Frederick Dewayne Hubbard, ou Freddie Hubbard, vient de disparaître, suite à un accident cardiaque à Los Angeles.

Impressionnant de technicité (lip trilling, "dépassement à volonté du double contre-ut en plein chorus"…), le natif d’Indianapolis a vite fait son chemin parmi les plus grands, d’abord dans des concepts free-jazz à son arrivée à New-York à la fin des années 1950, aux côtes d’Eric Dolphy ou Ornette Coleman. Hubbard s’entoure ensuite assez rapidement de pointures suite à sa participation aux album de ces deux derniers et à l’Ascension de Coltrane.

Puis c’est la participation aux Jazz Messengers d’Art Blackey et la rencontre d’un autre disparu du jazz : Max Roach.
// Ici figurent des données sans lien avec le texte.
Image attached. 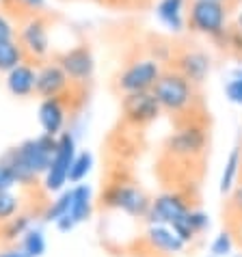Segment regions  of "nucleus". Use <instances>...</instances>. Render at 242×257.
I'll return each mask as SVG.
<instances>
[{
	"label": "nucleus",
	"mask_w": 242,
	"mask_h": 257,
	"mask_svg": "<svg viewBox=\"0 0 242 257\" xmlns=\"http://www.w3.org/2000/svg\"><path fill=\"white\" fill-rule=\"evenodd\" d=\"M193 210L186 201V197L180 192H162L156 199H152L147 212V223H162L169 227H175L180 220L188 216V212Z\"/></svg>",
	"instance_id": "nucleus-11"
},
{
	"label": "nucleus",
	"mask_w": 242,
	"mask_h": 257,
	"mask_svg": "<svg viewBox=\"0 0 242 257\" xmlns=\"http://www.w3.org/2000/svg\"><path fill=\"white\" fill-rule=\"evenodd\" d=\"M227 208H229L233 216L242 218V184H238V186L229 192V203H227Z\"/></svg>",
	"instance_id": "nucleus-30"
},
{
	"label": "nucleus",
	"mask_w": 242,
	"mask_h": 257,
	"mask_svg": "<svg viewBox=\"0 0 242 257\" xmlns=\"http://www.w3.org/2000/svg\"><path fill=\"white\" fill-rule=\"evenodd\" d=\"M186 5L188 0H158L156 3V18L171 33H182L186 28Z\"/></svg>",
	"instance_id": "nucleus-18"
},
{
	"label": "nucleus",
	"mask_w": 242,
	"mask_h": 257,
	"mask_svg": "<svg viewBox=\"0 0 242 257\" xmlns=\"http://www.w3.org/2000/svg\"><path fill=\"white\" fill-rule=\"evenodd\" d=\"M240 175H242V149L236 147V149H231L229 158L225 160L223 173H220V184H218L220 195H229L238 186Z\"/></svg>",
	"instance_id": "nucleus-19"
},
{
	"label": "nucleus",
	"mask_w": 242,
	"mask_h": 257,
	"mask_svg": "<svg viewBox=\"0 0 242 257\" xmlns=\"http://www.w3.org/2000/svg\"><path fill=\"white\" fill-rule=\"evenodd\" d=\"M167 152L173 156V158L180 160H197L201 158L208 149V132H205L203 123L193 119H186V123L171 134L167 139L165 145Z\"/></svg>",
	"instance_id": "nucleus-4"
},
{
	"label": "nucleus",
	"mask_w": 242,
	"mask_h": 257,
	"mask_svg": "<svg viewBox=\"0 0 242 257\" xmlns=\"http://www.w3.org/2000/svg\"><path fill=\"white\" fill-rule=\"evenodd\" d=\"M229 11L231 7L216 0H188L186 28L190 33L214 39L229 26Z\"/></svg>",
	"instance_id": "nucleus-3"
},
{
	"label": "nucleus",
	"mask_w": 242,
	"mask_h": 257,
	"mask_svg": "<svg viewBox=\"0 0 242 257\" xmlns=\"http://www.w3.org/2000/svg\"><path fill=\"white\" fill-rule=\"evenodd\" d=\"M72 80L63 71V67L56 61H46L44 65L37 69V87H35V95L41 99L46 97H63L72 87Z\"/></svg>",
	"instance_id": "nucleus-13"
},
{
	"label": "nucleus",
	"mask_w": 242,
	"mask_h": 257,
	"mask_svg": "<svg viewBox=\"0 0 242 257\" xmlns=\"http://www.w3.org/2000/svg\"><path fill=\"white\" fill-rule=\"evenodd\" d=\"M74 84H89L95 74V59L87 44H78L54 59Z\"/></svg>",
	"instance_id": "nucleus-10"
},
{
	"label": "nucleus",
	"mask_w": 242,
	"mask_h": 257,
	"mask_svg": "<svg viewBox=\"0 0 242 257\" xmlns=\"http://www.w3.org/2000/svg\"><path fill=\"white\" fill-rule=\"evenodd\" d=\"M7 91L13 97H31L35 95V87H37V69L31 63H20L11 71H7Z\"/></svg>",
	"instance_id": "nucleus-17"
},
{
	"label": "nucleus",
	"mask_w": 242,
	"mask_h": 257,
	"mask_svg": "<svg viewBox=\"0 0 242 257\" xmlns=\"http://www.w3.org/2000/svg\"><path fill=\"white\" fill-rule=\"evenodd\" d=\"M5 39H16V26L0 11V41H5Z\"/></svg>",
	"instance_id": "nucleus-31"
},
{
	"label": "nucleus",
	"mask_w": 242,
	"mask_h": 257,
	"mask_svg": "<svg viewBox=\"0 0 242 257\" xmlns=\"http://www.w3.org/2000/svg\"><path fill=\"white\" fill-rule=\"evenodd\" d=\"M74 156H76V139L72 132L63 130L56 137L52 160H50L46 173H44V188L48 192L63 190V186L67 184V173H69V167H72Z\"/></svg>",
	"instance_id": "nucleus-6"
},
{
	"label": "nucleus",
	"mask_w": 242,
	"mask_h": 257,
	"mask_svg": "<svg viewBox=\"0 0 242 257\" xmlns=\"http://www.w3.org/2000/svg\"><path fill=\"white\" fill-rule=\"evenodd\" d=\"M39 125L44 134L59 137L67 123V104L63 97H46L39 104Z\"/></svg>",
	"instance_id": "nucleus-16"
},
{
	"label": "nucleus",
	"mask_w": 242,
	"mask_h": 257,
	"mask_svg": "<svg viewBox=\"0 0 242 257\" xmlns=\"http://www.w3.org/2000/svg\"><path fill=\"white\" fill-rule=\"evenodd\" d=\"M190 225H193V229L199 233H203L205 229H210V216L201 210H190Z\"/></svg>",
	"instance_id": "nucleus-28"
},
{
	"label": "nucleus",
	"mask_w": 242,
	"mask_h": 257,
	"mask_svg": "<svg viewBox=\"0 0 242 257\" xmlns=\"http://www.w3.org/2000/svg\"><path fill=\"white\" fill-rule=\"evenodd\" d=\"M26 61V52L20 46L18 39H5L0 41V74H7L16 65Z\"/></svg>",
	"instance_id": "nucleus-20"
},
{
	"label": "nucleus",
	"mask_w": 242,
	"mask_h": 257,
	"mask_svg": "<svg viewBox=\"0 0 242 257\" xmlns=\"http://www.w3.org/2000/svg\"><path fill=\"white\" fill-rule=\"evenodd\" d=\"M16 39L24 48L26 59L44 61L50 52V26L48 20L41 13L24 18L20 22V28H16Z\"/></svg>",
	"instance_id": "nucleus-8"
},
{
	"label": "nucleus",
	"mask_w": 242,
	"mask_h": 257,
	"mask_svg": "<svg viewBox=\"0 0 242 257\" xmlns=\"http://www.w3.org/2000/svg\"><path fill=\"white\" fill-rule=\"evenodd\" d=\"M225 95L231 104L242 106V69H233L231 80L225 84Z\"/></svg>",
	"instance_id": "nucleus-27"
},
{
	"label": "nucleus",
	"mask_w": 242,
	"mask_h": 257,
	"mask_svg": "<svg viewBox=\"0 0 242 257\" xmlns=\"http://www.w3.org/2000/svg\"><path fill=\"white\" fill-rule=\"evenodd\" d=\"M152 93L158 99L160 108L169 112L173 117H190V112H195L199 93L197 84H193L188 78H184L175 67L162 69L160 78L156 80Z\"/></svg>",
	"instance_id": "nucleus-2"
},
{
	"label": "nucleus",
	"mask_w": 242,
	"mask_h": 257,
	"mask_svg": "<svg viewBox=\"0 0 242 257\" xmlns=\"http://www.w3.org/2000/svg\"><path fill=\"white\" fill-rule=\"evenodd\" d=\"M97 3L112 7V9H137V7L149 5V0H97Z\"/></svg>",
	"instance_id": "nucleus-29"
},
{
	"label": "nucleus",
	"mask_w": 242,
	"mask_h": 257,
	"mask_svg": "<svg viewBox=\"0 0 242 257\" xmlns=\"http://www.w3.org/2000/svg\"><path fill=\"white\" fill-rule=\"evenodd\" d=\"M93 169V156L89 152H76L74 160H72V167H69V173H67V182L69 184H80L84 177L91 173Z\"/></svg>",
	"instance_id": "nucleus-22"
},
{
	"label": "nucleus",
	"mask_w": 242,
	"mask_h": 257,
	"mask_svg": "<svg viewBox=\"0 0 242 257\" xmlns=\"http://www.w3.org/2000/svg\"><path fill=\"white\" fill-rule=\"evenodd\" d=\"M69 201H72V190H63L61 195L48 205L44 218L48 220V223H56V220H61L63 216H67V212H69Z\"/></svg>",
	"instance_id": "nucleus-24"
},
{
	"label": "nucleus",
	"mask_w": 242,
	"mask_h": 257,
	"mask_svg": "<svg viewBox=\"0 0 242 257\" xmlns=\"http://www.w3.org/2000/svg\"><path fill=\"white\" fill-rule=\"evenodd\" d=\"M93 212V192L87 184H76L72 188V201H69V212L67 216L56 220V229L59 231H72L76 225L87 220Z\"/></svg>",
	"instance_id": "nucleus-15"
},
{
	"label": "nucleus",
	"mask_w": 242,
	"mask_h": 257,
	"mask_svg": "<svg viewBox=\"0 0 242 257\" xmlns=\"http://www.w3.org/2000/svg\"><path fill=\"white\" fill-rule=\"evenodd\" d=\"M233 246H236V240H233L231 231L225 229L214 235V240L210 244V253L212 257H229L233 253Z\"/></svg>",
	"instance_id": "nucleus-25"
},
{
	"label": "nucleus",
	"mask_w": 242,
	"mask_h": 257,
	"mask_svg": "<svg viewBox=\"0 0 242 257\" xmlns=\"http://www.w3.org/2000/svg\"><path fill=\"white\" fill-rule=\"evenodd\" d=\"M54 147H56V137L41 134V137L28 139L24 143H20L18 147L9 149V152L0 158V162L9 167V171L13 173L18 184L31 186L39 175L46 173L48 164L52 160Z\"/></svg>",
	"instance_id": "nucleus-1"
},
{
	"label": "nucleus",
	"mask_w": 242,
	"mask_h": 257,
	"mask_svg": "<svg viewBox=\"0 0 242 257\" xmlns=\"http://www.w3.org/2000/svg\"><path fill=\"white\" fill-rule=\"evenodd\" d=\"M0 257H28L22 248H9V251H3Z\"/></svg>",
	"instance_id": "nucleus-33"
},
{
	"label": "nucleus",
	"mask_w": 242,
	"mask_h": 257,
	"mask_svg": "<svg viewBox=\"0 0 242 257\" xmlns=\"http://www.w3.org/2000/svg\"><path fill=\"white\" fill-rule=\"evenodd\" d=\"M28 229H31V218H28L26 214H20V212L16 216H11L9 220L0 223V233H3L5 242H18Z\"/></svg>",
	"instance_id": "nucleus-21"
},
{
	"label": "nucleus",
	"mask_w": 242,
	"mask_h": 257,
	"mask_svg": "<svg viewBox=\"0 0 242 257\" xmlns=\"http://www.w3.org/2000/svg\"><path fill=\"white\" fill-rule=\"evenodd\" d=\"M216 3H223V5H227V7H231L233 9V7L238 5V0H216Z\"/></svg>",
	"instance_id": "nucleus-34"
},
{
	"label": "nucleus",
	"mask_w": 242,
	"mask_h": 257,
	"mask_svg": "<svg viewBox=\"0 0 242 257\" xmlns=\"http://www.w3.org/2000/svg\"><path fill=\"white\" fill-rule=\"evenodd\" d=\"M171 67H175L184 78H188L193 84L201 87L208 80L210 69H212V61L205 50L201 48H182L173 52L171 59Z\"/></svg>",
	"instance_id": "nucleus-12"
},
{
	"label": "nucleus",
	"mask_w": 242,
	"mask_h": 257,
	"mask_svg": "<svg viewBox=\"0 0 242 257\" xmlns=\"http://www.w3.org/2000/svg\"><path fill=\"white\" fill-rule=\"evenodd\" d=\"M121 112L124 119L134 127H145L160 117V104L152 91H139V93H124L121 97Z\"/></svg>",
	"instance_id": "nucleus-9"
},
{
	"label": "nucleus",
	"mask_w": 242,
	"mask_h": 257,
	"mask_svg": "<svg viewBox=\"0 0 242 257\" xmlns=\"http://www.w3.org/2000/svg\"><path fill=\"white\" fill-rule=\"evenodd\" d=\"M20 212V197L11 190H0V223L9 220Z\"/></svg>",
	"instance_id": "nucleus-26"
},
{
	"label": "nucleus",
	"mask_w": 242,
	"mask_h": 257,
	"mask_svg": "<svg viewBox=\"0 0 242 257\" xmlns=\"http://www.w3.org/2000/svg\"><path fill=\"white\" fill-rule=\"evenodd\" d=\"M16 184L18 182H16V177H13V173L9 171V167L0 162V190H11Z\"/></svg>",
	"instance_id": "nucleus-32"
},
{
	"label": "nucleus",
	"mask_w": 242,
	"mask_h": 257,
	"mask_svg": "<svg viewBox=\"0 0 242 257\" xmlns=\"http://www.w3.org/2000/svg\"><path fill=\"white\" fill-rule=\"evenodd\" d=\"M162 74V65L152 56L134 59L119 71L117 89L121 93H139V91H152L156 80Z\"/></svg>",
	"instance_id": "nucleus-7"
},
{
	"label": "nucleus",
	"mask_w": 242,
	"mask_h": 257,
	"mask_svg": "<svg viewBox=\"0 0 242 257\" xmlns=\"http://www.w3.org/2000/svg\"><path fill=\"white\" fill-rule=\"evenodd\" d=\"M20 248H22L28 257H41V255H44V251H46L44 231L31 227V229H28L22 238H20Z\"/></svg>",
	"instance_id": "nucleus-23"
},
{
	"label": "nucleus",
	"mask_w": 242,
	"mask_h": 257,
	"mask_svg": "<svg viewBox=\"0 0 242 257\" xmlns=\"http://www.w3.org/2000/svg\"><path fill=\"white\" fill-rule=\"evenodd\" d=\"M236 28H238V31L242 33V11L238 13V18H236Z\"/></svg>",
	"instance_id": "nucleus-35"
},
{
	"label": "nucleus",
	"mask_w": 242,
	"mask_h": 257,
	"mask_svg": "<svg viewBox=\"0 0 242 257\" xmlns=\"http://www.w3.org/2000/svg\"><path fill=\"white\" fill-rule=\"evenodd\" d=\"M102 203L106 208L121 210L128 216L145 218L152 199L145 195V190H141L139 186H134L130 182H117V184H110L102 192Z\"/></svg>",
	"instance_id": "nucleus-5"
},
{
	"label": "nucleus",
	"mask_w": 242,
	"mask_h": 257,
	"mask_svg": "<svg viewBox=\"0 0 242 257\" xmlns=\"http://www.w3.org/2000/svg\"><path fill=\"white\" fill-rule=\"evenodd\" d=\"M143 240L154 253H160L165 257L180 255V253H184V248L188 246L186 242L173 231V227L162 225V223H149Z\"/></svg>",
	"instance_id": "nucleus-14"
}]
</instances>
Les deux décennies suivantes verront dégouliner le jazz-fusion, du free, du jazz-rock, ce qui poussera les critiques à diminuer l’influent parcours du trompettiste. Son intronisation dans le VSOP de Herbie Hancock et Ron Carter le fera revenir dans les bacs des « reconsidérés ». C’est d’ailleurs un très bon disque à réécouter en ce début d’année. Tony Williams, Ron Carter, Wayne Shorter, Herbie et Hubbard, ça c’est du quintet.